DOCUMENT EXTRACT:

Day 3-6 Introduction to CNN

Project Content → 30 Days Of Deep Learning Fundamentals

Github repo for today → CIFAR10 with Alexnet and VGG

Day 3

Focus of the day: Set up base code for cifar10

The CIFAR-10 and CIFAR-100 dataset are labeled subsets of the Tiny Images Dataset. They were collected by three UofT fellows Alex Krizhevsky, Vinod Nair, and Geoffrey Hinton.

Tasks done

  1. Set up base training code for CIFAR10
  2. Study the tensorflow example of building a CNN and training it on multiple GPU cards.
  3. Study the Alexnet paper

Q & A:

  1. What is parallelism in Machine Learning? How does training on multiple GPUs work?

    After digging a bit I found this is too broad a question. There is an entire department of science and engineering behind the parallelism used in Machine Learning and related fields. Here’s an article from KDNugget touching briefly on this topic. It is worth noting that some commonly used libraries, like CUDA and OpenCL, are examples of parallel computing platforms.

  2. What role does input normalization play?

    Normalization is useful to prevent neurons from saturating when inputs may have varying scales, and to aid generalization. Training a deep neural network is often complicated by the fact that distributions of each layer’s input or each datapoint changes during training. This forces to use smaller learning rates and careful parameter initialization and consequently slows down the learning process. Oftentimes, by fixing the distribution of inputs to a network would have positive consequences such as accelerating learning and better generalization results.

  3. What is saturating nonlinearity?

    Here’s a nice post on What does the term saturating nonlinearities mean?

    You might have heard of ReLU, or rectified linear unit, being a non-saturating non-linear activation function.
    Examples of other commonly seen saturating (smooth, everywhere differentiable) nonlinearities are sigmoid, tanh and elu.

  4. Why does ReLU not require input normalization?

DATA SHOWN:

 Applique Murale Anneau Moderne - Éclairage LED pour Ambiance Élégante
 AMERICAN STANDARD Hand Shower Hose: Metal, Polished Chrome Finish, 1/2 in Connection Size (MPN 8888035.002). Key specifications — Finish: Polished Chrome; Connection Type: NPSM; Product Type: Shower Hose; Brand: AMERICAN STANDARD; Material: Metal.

JOB 1:
According to the Day 3 notes, who collected the CIFAR-10 and CIFAR-100 datasets?
JOB 2:
Summarize the Day 3 notes in two sentences.
JOB 3:
Rewrite everything in the Day 3 notes from "1. What is parallelism" down to "input normalization play?", swapping "concurrency" in for "parallelism".

YOUR RESPONSE 1:
Alex Krizhevsky, Vinod Nair, and Geoffrey Hinton, three UofT fellows.

YOUR RESPONSE 2:
The Day 3 notes set up base training code for CIFAR-10, a labeled subset of the Tiny Images Dataset, and study a TensorFlow example of training a CNN on multiple GPU cards as well as the Alexnet paper. They explain that input normalization helps prevent neurons from saturating, aids generalization, and can accelerate learning, and that ReLU is a non-saturating nonlinearity while sigmoid, tanh, and elu are saturating ones.

YOUR RESPONSE 3:
1. What is concurrency in Machine Learning? How does training on multiple GPUs work?

    After digging a bit I found this is too broad a question. There is an entire department of science and engineering behind the concurrency used in Machine Learning and related fields. Here’s an article from KDNugget touching briefly on this topic. It is worth noting that some commonly used libraries, like CUDA and OpenCL, are examples of parallel computing platforms.

  2. What role does input normalization play?